'Fair trade' is a well-established global movement aimed at improving trading conditions for developing countries, but there is evidence that it was being practised in the Far North of New Zealand almost 200 years ago.

Stock ledgers from the Stone Store's earliest days in Kerikeri presented something of a mystery, Kerikeri Mission Station manager Liz Bigwood said, although a little research might have solved it.

Of all the commodities recorded in the ledgers in the Stone Store's books in the 1830s, brushes and brooms stood out by virtue of the sheer numbers ordered.

"At the time the items were ordered there were certainly a number of houses on the various mission stations, and they were no doubt put to good use," Liz said.


"What I couldn't work out for a long time though was why missionary James Kemp, who was responsible for ordering stock at the time, brought in so many brushes and brooms, more than would ever have been used."
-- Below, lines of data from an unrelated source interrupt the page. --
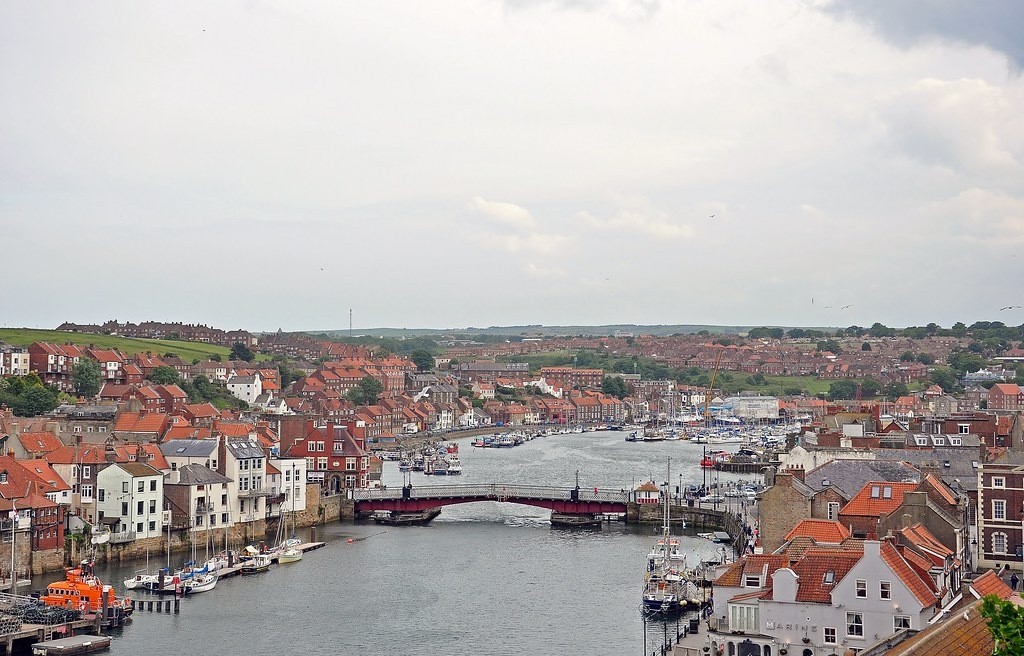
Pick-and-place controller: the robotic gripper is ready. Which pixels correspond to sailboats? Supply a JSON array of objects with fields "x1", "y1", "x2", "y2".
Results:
[
  {"x1": 641, "y1": 452, "x2": 691, "y2": 615},
  {"x1": 39, "y1": 505, "x2": 305, "y2": 622}
]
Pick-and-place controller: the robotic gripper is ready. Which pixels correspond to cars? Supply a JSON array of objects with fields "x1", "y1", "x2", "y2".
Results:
[
  {"x1": 699, "y1": 482, "x2": 762, "y2": 503},
  {"x1": 395, "y1": 416, "x2": 615, "y2": 440}
]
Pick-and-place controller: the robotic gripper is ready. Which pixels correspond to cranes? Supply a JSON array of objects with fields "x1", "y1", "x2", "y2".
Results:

A little historical sleuthing may have provided an explanation.

"James Kemp came from Wymondham, in Norfolk, a low-lying county full of marshes and fens. This vast area was the natural habitat of marsh grasses and reeds, traditionally used for thatching and making brushes of all kinds," she said.

"Wymondham was the centre of the English brush-making trade — and that's where the plot thickens.

"Brush-making was the poorest-paid of the English trades. Whole families would sit around a vat of boiling tar, dipping bunches of dried reeds into it and then ramming them into turned blocks of wood. The brush-makers of Wymondham were very poor, food was often scarce, and many spent time in the workhouse."

As the Church Missionary Society storekeeper, James Kemp was responsible for ordering in trade goods, most of which were staples, like tea and flour, or essential tools, like chisels and axes, or desirable and useful items such as fish hooks and scissors.

"Not to mention brushes and brooms. Hundreds of them," Liz said.

"By ordering these in such impractically high volumes you have to wonder whether James Kemp was actually helping the impoverished working poor of Wymondham in his own unique way."